Économie

Les exportations d’électricité battent un record

Hydro-Québec a atteint un volume d’exportations nettes d’électricité « sans précédent » pour son premier trimestre de 2021. La société d’État a ainsi pu exporter 10,5 TWh comparativement à 8,7 au trimestre correspondant de 2020.

« Cela représente un sommet historique pour une période de trois mois, tous trimestres confondus », a souligné en conférence de presse, vendredi, le vice-président directeur et chef de la direction financière, Jean-Hugues Lafleur.

Auparavant, le niveau le plus élevé remontait à 2017, soit 10,1 TWh.

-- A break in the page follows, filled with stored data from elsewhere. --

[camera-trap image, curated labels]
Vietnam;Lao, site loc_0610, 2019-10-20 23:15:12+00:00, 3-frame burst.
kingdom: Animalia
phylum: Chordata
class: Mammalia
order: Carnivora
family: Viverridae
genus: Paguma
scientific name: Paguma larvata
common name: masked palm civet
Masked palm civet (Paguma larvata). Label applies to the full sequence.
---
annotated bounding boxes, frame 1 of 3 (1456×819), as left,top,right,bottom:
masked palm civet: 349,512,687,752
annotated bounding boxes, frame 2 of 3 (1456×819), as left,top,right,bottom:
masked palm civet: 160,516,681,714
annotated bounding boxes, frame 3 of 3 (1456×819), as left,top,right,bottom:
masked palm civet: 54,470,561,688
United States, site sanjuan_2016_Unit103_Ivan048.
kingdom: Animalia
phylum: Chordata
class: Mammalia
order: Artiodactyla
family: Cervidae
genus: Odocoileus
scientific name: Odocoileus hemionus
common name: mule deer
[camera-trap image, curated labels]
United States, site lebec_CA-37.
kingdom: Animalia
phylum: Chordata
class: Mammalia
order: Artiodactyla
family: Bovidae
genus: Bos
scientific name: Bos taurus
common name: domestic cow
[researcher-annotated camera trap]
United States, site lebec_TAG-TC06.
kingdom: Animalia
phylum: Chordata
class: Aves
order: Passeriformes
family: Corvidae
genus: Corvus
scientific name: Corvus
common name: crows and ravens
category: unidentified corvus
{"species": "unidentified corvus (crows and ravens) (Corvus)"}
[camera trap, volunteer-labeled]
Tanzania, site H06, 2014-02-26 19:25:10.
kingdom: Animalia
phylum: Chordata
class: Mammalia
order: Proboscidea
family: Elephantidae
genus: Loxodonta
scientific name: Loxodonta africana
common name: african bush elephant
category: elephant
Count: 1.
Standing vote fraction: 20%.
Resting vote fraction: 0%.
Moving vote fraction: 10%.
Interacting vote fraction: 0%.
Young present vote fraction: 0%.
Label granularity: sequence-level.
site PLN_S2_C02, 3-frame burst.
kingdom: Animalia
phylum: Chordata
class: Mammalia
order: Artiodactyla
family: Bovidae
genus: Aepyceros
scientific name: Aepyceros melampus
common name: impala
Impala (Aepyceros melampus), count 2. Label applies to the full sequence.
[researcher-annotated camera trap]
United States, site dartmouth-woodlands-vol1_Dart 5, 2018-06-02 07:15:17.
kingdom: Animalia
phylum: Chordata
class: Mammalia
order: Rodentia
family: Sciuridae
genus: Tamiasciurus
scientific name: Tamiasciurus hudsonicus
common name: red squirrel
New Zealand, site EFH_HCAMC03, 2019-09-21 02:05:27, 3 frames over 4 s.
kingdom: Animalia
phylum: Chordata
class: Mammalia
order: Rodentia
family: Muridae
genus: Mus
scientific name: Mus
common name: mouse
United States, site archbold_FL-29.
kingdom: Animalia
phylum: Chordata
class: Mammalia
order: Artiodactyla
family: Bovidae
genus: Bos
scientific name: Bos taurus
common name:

Avec le prix obtenu de 4,5 ¢ le kilowattheure, cette augmentation du volume d’exportations nettes d’électricité totalise 53 millions, avec des records en janvier et février.

Pour son marché intérieur, la société d’État a toutefois encore été touchée par les répercussions de la pandémie de COVID-19, qui a engendré une baisse de la consommation du secteur commercial, institutionnel et des petites industries. Bien que la consommation résidentielle ait augmenté à cause du télétravail, celle-ci n’a pu compenser toutefois la baisse du secteur commercial, institutionnel et des petites industries, vu les fermetures d’entreprises.

Au final, les ventes nettes au Québec ont donc été comparables à celles de l’an dernier.

Le portrait d’ensemble a permis à Hydro-Québec de déclarer un bénéfice net de 1,64 milliard, en hausse de 116 millions par rapport au trimestre correspondant de l’exercice 2020. « Ces résultats sont très encourageants, bien que la pandémie de COVID-19 et les mesures sanitaires qui en découlent se poursuivent », a dit M. Lafleur.

D’ailleurs, en comparant les premiers trimestres des exercices 2020 et 2021, Hydro-Québec se trouve à comparer un trimestre sans pandémie à un trimestre affecté par trois mois de pandémie. Ce n’est en effet qu’au deuxième trimestre de 2020 que les répercussions de la pandémie s’étaient véritablement fait sentir.

« Avec ces bons résultats, nous affichons un optimisme prudent à l’égard des trimestres à venir, car nous croyons être en mesure de reprendre notre essor, tout en aidant nos clients à rebondir », a conclu M. Lafleur.